Something rather encouraging is happening in the way Britain moves. After years of gym guilt, punishing boot camps and diet culture that made exercise feel like penance, the biggest wellness trend of 2026 is gloriously simple: do something that makes you happy, preferably outside, ideally with other people.
The numbers tell a striking story. The Global Wellness Institute projects the worldwide wellness economy will reach nearly $9 trillion by 2028, up from $6.3 trillion in 2023. But the most interesting shift isn't about money — it's about attitude. Social movement, green prescribing and joy-led exercise are reshaping how millions of people think about keeping well.
The Joy Movement
The principle is straightforward. If you dread your workout, you'll stop doing it. If you love it, you won't.
Across Glasgow, that philosophy is already in full swing. At Pinkston Watersports in the north of the city, open water swimmers gather year-round for one-hour sessions in Scotland's only purpose-built urban watersports centre. At just £7 a swim, it's a fraction of the cost of a gym membership — and participants describe the combination of cold water, fresh air and community as transformative.
Meanwhile, Queen's Park Parkrun draws hundreds of runners every Saturday morning for a free, timed 5K through one of Glasgow's finest green spaces. No membership, no kit requirements, no judgement. You can walk the entire thing if you like. The point is showing up.
Green Prescribing: Nature on the NHS
Scotland has been at the forefront of a movement that sounds almost too sensible to be true: doctors prescribing nature.

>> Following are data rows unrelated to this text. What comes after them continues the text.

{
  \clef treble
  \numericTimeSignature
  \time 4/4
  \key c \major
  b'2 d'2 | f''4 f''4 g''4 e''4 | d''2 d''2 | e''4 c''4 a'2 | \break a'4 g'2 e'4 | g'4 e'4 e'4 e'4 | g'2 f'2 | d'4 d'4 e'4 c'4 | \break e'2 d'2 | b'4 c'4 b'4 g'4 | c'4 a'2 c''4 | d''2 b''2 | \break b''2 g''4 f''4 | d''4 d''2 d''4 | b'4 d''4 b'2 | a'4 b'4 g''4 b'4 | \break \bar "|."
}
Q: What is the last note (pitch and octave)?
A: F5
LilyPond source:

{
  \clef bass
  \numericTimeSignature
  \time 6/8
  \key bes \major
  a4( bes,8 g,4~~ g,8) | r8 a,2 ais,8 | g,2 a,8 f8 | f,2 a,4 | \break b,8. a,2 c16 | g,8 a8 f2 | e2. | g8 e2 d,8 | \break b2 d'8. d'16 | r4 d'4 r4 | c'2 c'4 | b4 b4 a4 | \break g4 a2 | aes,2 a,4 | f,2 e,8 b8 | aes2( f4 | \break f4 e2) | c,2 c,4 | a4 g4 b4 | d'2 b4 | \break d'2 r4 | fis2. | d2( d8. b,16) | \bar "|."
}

NatureScot's Green Health Partnerships programme, which ran as a pilot from 2018 to 2024, brought together health boards, local authorities and environmental organisations to make green spaces work as health resources. The results, published in the report Realising the Potential of Scotland's Natural Health Service in Practice, demonstrated measurable improvements in physical activity and mental health when patients were referred to nature-based activities rather than simply told to exercise more.
The approach is now influencing NHS practice across the country, with community link workers connecting patients to walking groups, conservation volunteering and outdoor activity programmes.
A Cultural Shift
What makes 2026 different is that these ideas have moved beyond the margins. Running clubs aren't niche. Open water swimming isn't eccentric. Walking groups aren't just for retirees. The wellness conversation has shifted from "no pain, no gain" to something considerably more humane: move your body in ways that bring you joy, and do it with other people.

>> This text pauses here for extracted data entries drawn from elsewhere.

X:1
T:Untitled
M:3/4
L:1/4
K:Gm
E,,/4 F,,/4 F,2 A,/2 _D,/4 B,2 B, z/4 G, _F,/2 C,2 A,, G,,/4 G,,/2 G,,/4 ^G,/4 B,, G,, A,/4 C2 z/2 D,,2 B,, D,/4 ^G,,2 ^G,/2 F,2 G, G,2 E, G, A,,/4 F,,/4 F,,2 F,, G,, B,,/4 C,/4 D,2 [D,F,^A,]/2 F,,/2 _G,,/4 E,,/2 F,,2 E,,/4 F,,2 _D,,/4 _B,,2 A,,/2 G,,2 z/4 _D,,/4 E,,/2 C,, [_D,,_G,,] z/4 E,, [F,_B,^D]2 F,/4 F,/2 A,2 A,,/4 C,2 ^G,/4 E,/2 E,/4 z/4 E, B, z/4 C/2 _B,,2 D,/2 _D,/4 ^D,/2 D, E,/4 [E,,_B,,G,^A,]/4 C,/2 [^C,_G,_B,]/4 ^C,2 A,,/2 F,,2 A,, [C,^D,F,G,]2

The UK workplace is catching on too. The CCLA Corporate Mental Health Benchmark found that 93 per cent of UK companies now acknowledge mental health as a business concern — though poor mental health among workers still costs the economy around £102 billion annually. The gap between acknowledgement and action remains wide, but the direction of travel is clear.
Five Free Wellness Activities in Glasgow This Spring
- Queen's Park Parkrun — Free 5K every Saturday at 9am. All abilities welcome. parkrun.org.uk/queensglasgow
- Pollok Country Park — Miles of woodland trails in Glasgow's largest green space. Free, open daily.
- Glasgow Botanic Gardens — Wander the glasshouses and riverside paths. Free admission.
- The Kelvin Walkway — A riverside path stretching from Kelvingrove to Milngavie. Free and accessible year-round.
- Glasgow Green — The city's oldest park, with open lawns, the People's Palace and the Doulton Fountain. Free.
The message of 2026 is not that you need to do more. It's that you might enjoy what you're already doing — if you let yourself.